CVE-2026-9748: $_internalConvertBucketIndexStats may crash the mongod server when working on no timeseries input
The $_internalConvertBucketIndexStats stage used PauseExecution as a way to signal "skip this document" when an index stats conversion failed. But PauseExecution is not a general purpose skip mechanism, but rather a TeeBuffer-internal signal used solely by $facet to coordinate its sub-pipelines.
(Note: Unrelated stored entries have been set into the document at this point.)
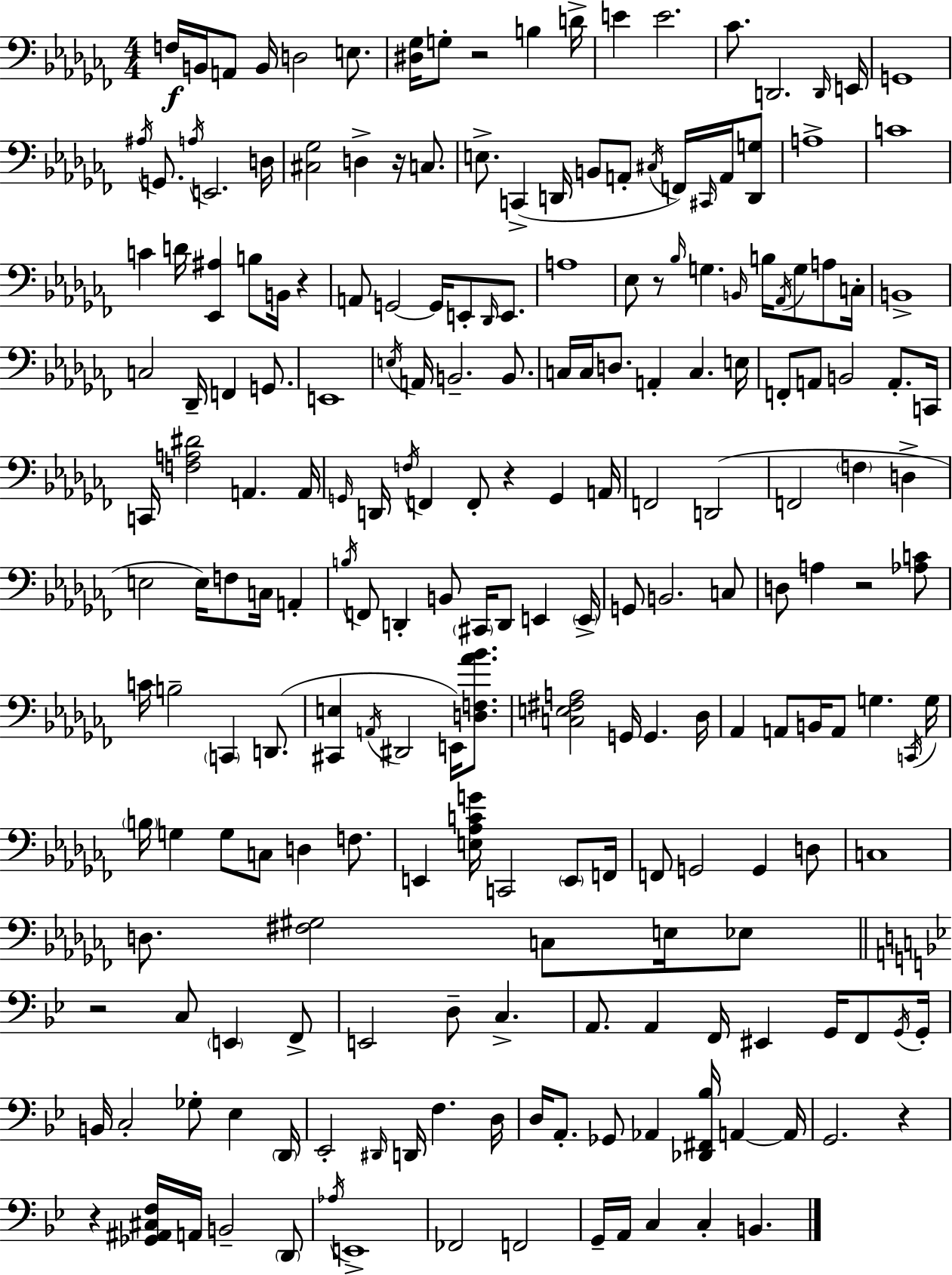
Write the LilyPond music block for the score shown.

{
  \clef bass
  \numericTimeSignature
  \time 4/4
  \key aes \minor
  f16\f b,16 a,8 b,16 d2 e8. | <dis ges>16 g8-. r2 b4 d'16-> | e'4 e'2. | ces'8. d,2. \grace { d,16 } | \break e,16 g,1 | \acciaccatura { ais16 } g,8. \acciaccatura { a16 } e,2. | d16 <cis ges>2 d4-> r16 | c8. e8.-> c,4->( d,16 b,8 a,8-. \acciaccatura { cis16 } | \break f,16) \grace { cis,16 } a,16 <d, g>8 a1-> | c'1 | c'4 d'16 <ees, ais>4 b8 | b,16 r4 a,8 g,2~~ g,16 | \break e,8-. \grace { des,16 } e,8. a1 | ees8 r8 \grace { bes16 } g4. | \grace { b,16 } b16 \acciaccatura { aes,16 } g8 a8 c16-. b,1-> | c2 | \break des,16-- f,4 g,8. e,1 | \acciaccatura { e16 } a,16 b,2.-- | b,8. c16 c16 d8. a,4-. | c4. e16 f,8-. a,8 b,2 | \break a,8.-. c,16 c,16 <f a dis'>2 | a,4. a,16 \grace { g,16 } d,16 \acciaccatura { f16 } f,4 | f,8-. r4 g,4 a,16 f,2 | d,2( f,2 | \break \parenthesize f4 d4-> e2 | e16) f8 c16 a,4-. \acciaccatura { b16 } f,8 d,4-. | b,8 \parenthesize cis,16 d,8 e,4 \parenthesize e,16-> g,8 b,2. | c8 d8 a4 | \break r2 <aes c'>8 c'16 b2-- | \parenthesize c,4 d,8.( <cis, e>4 | \acciaccatura { a,16 } dis,2 e,16) <d f aes' bes'>8. <c e fis a>2 | g,16 g,4. des16 aes,4 | \break a,8 b,16 a,8 g4. \acciaccatura { c,16 } g16 \parenthesize b16 | g4 g8 c8 d4 f8. e,4 | <e aes c' g'>16 c,2 \parenthesize e,8 f,16 f,8 | g,2 g,4 d8 c1 | \break d8. | <fis gis>2 c8 e16 ees8 \bar "||" \break \key bes \major r2 c8 \parenthesize e,4 f,8-> | e,2 d8-- c4.-> | a,8. a,4 f,16 eis,4 g,16 f,8 \acciaccatura { g,16 } | g,16-. b,16 c2-. ges8-. ees4 | \break \parenthesize d,16 ees,2-. \grace { dis,16 } d,16 f4. | d16 d16 a,8.-. ges,8 aes,4 <des, fis, bes>16 a,4~~ | a,16 g,2. r4 | r4 <ges, ais, cis f>16 a,16 b,2-- | \break \parenthesize d,8 \acciaccatura { aes16 } e,1-> | fes,2 f,2 | g,16-- a,16 c4 c4-. b,4. | \bar "|."
}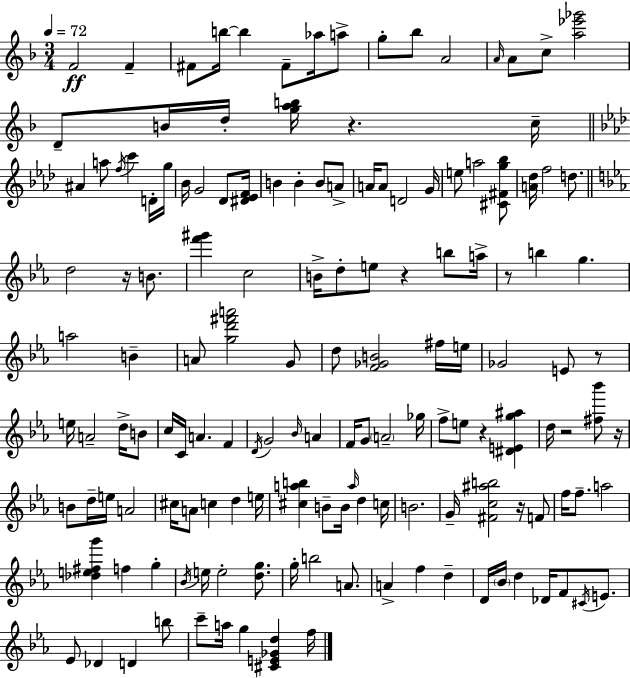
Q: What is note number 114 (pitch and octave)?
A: C#4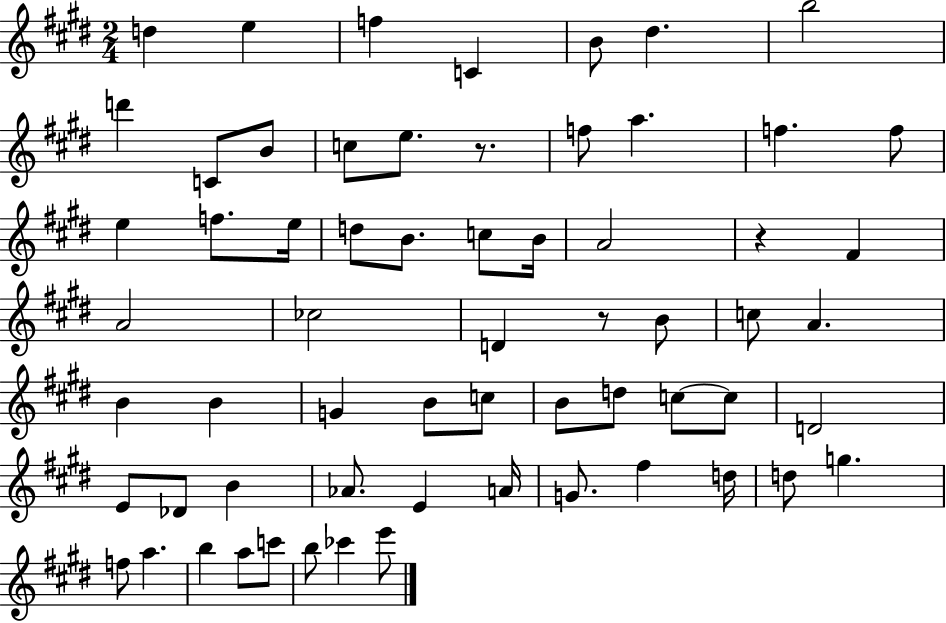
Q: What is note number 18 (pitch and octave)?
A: F5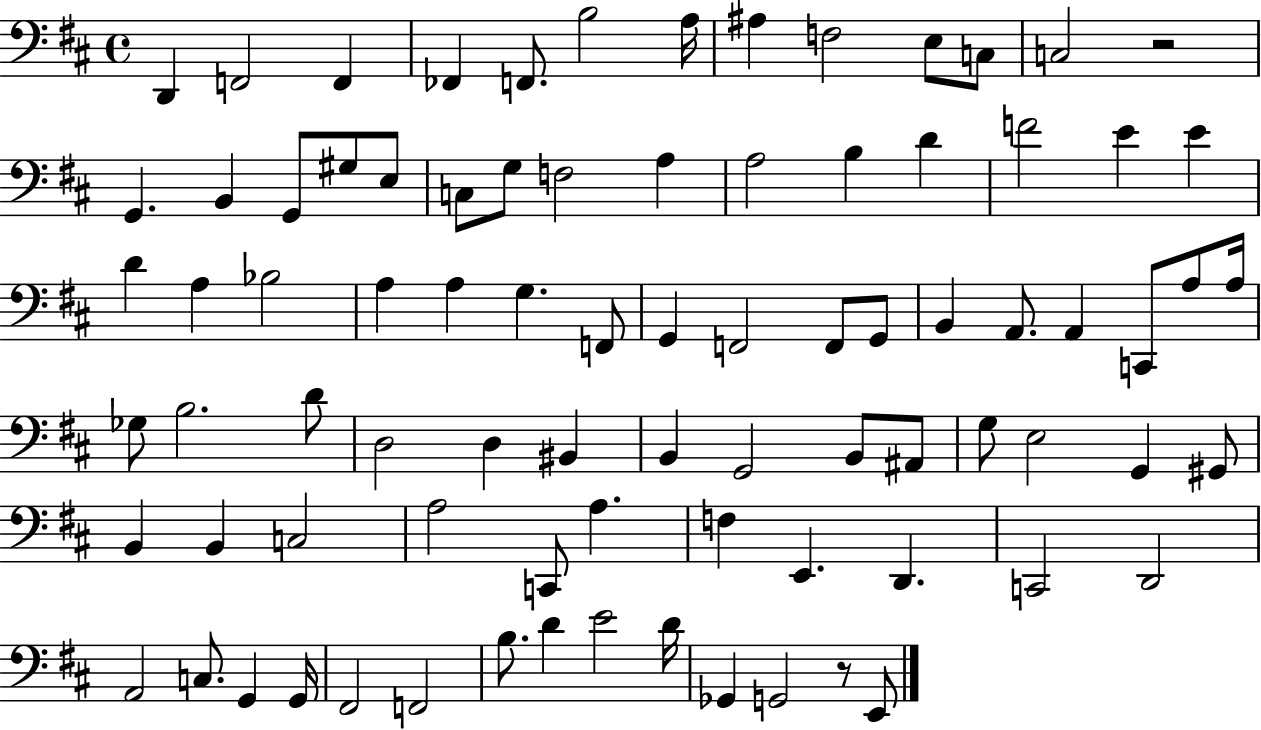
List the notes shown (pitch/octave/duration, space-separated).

D2/q F2/h F2/q FES2/q F2/e. B3/h A3/s A#3/q F3/h E3/e C3/e C3/h R/h G2/q. B2/q G2/e G#3/e E3/e C3/e G3/e F3/h A3/q A3/h B3/q D4/q F4/h E4/q E4/q D4/q A3/q Bb3/h A3/q A3/q G3/q. F2/e G2/q F2/h F2/e G2/e B2/q A2/e. A2/q C2/e A3/e A3/s Gb3/e B3/h. D4/e D3/h D3/q BIS2/q B2/q G2/h B2/e A#2/e G3/e E3/h G2/q G#2/e B2/q B2/q C3/h A3/h C2/e A3/q. F3/q E2/q. D2/q. C2/h D2/h A2/h C3/e. G2/q G2/s F#2/h F2/h B3/e. D4/q E4/h D4/s Gb2/q G2/h R/e E2/e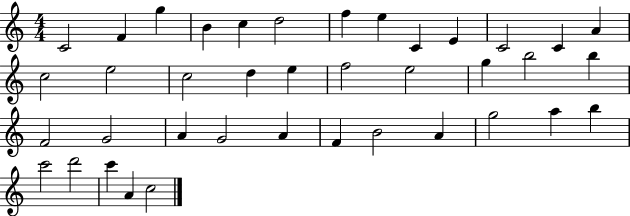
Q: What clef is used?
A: treble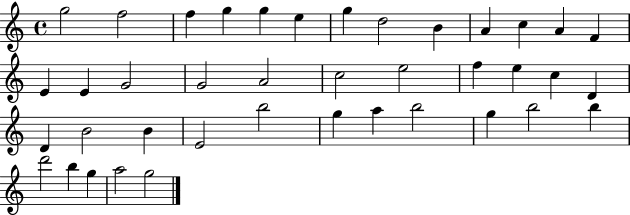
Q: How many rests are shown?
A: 0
When this stage is placed before $facet in a pipeline, TeeBuffer receives the unexpected PauseExecution from upstream and hits a hard invariant assertion, crashing mongod.
Affected Software
Event History
Frequently Asked Questions
What is the severity of CVE-2026-9748?
The severity of CVE-2026-9748 is classified as medium with a score of 6.5.
What is the risk associated with CVE-2026-9748?
CVE-2026-9748 has a risk score of 38, indicating a medium level of threat.
How do I fix CVE-2026-9748?
To mitigate CVE-2026-9748, ensure that your MongoDB server is updated to a version that addresses the vulnerability.
What type of system is impacted by CVE-2026-9748?
CVE-2026-9748 impacts the MongoDB Server when using the $_internalConvertBucketIndexStats stage.
Can CVE-2026-9748 cause data loss?
CVE-2026-9748 may lead to server crashes, which could potentially impact running processes but is not directly linked to data loss.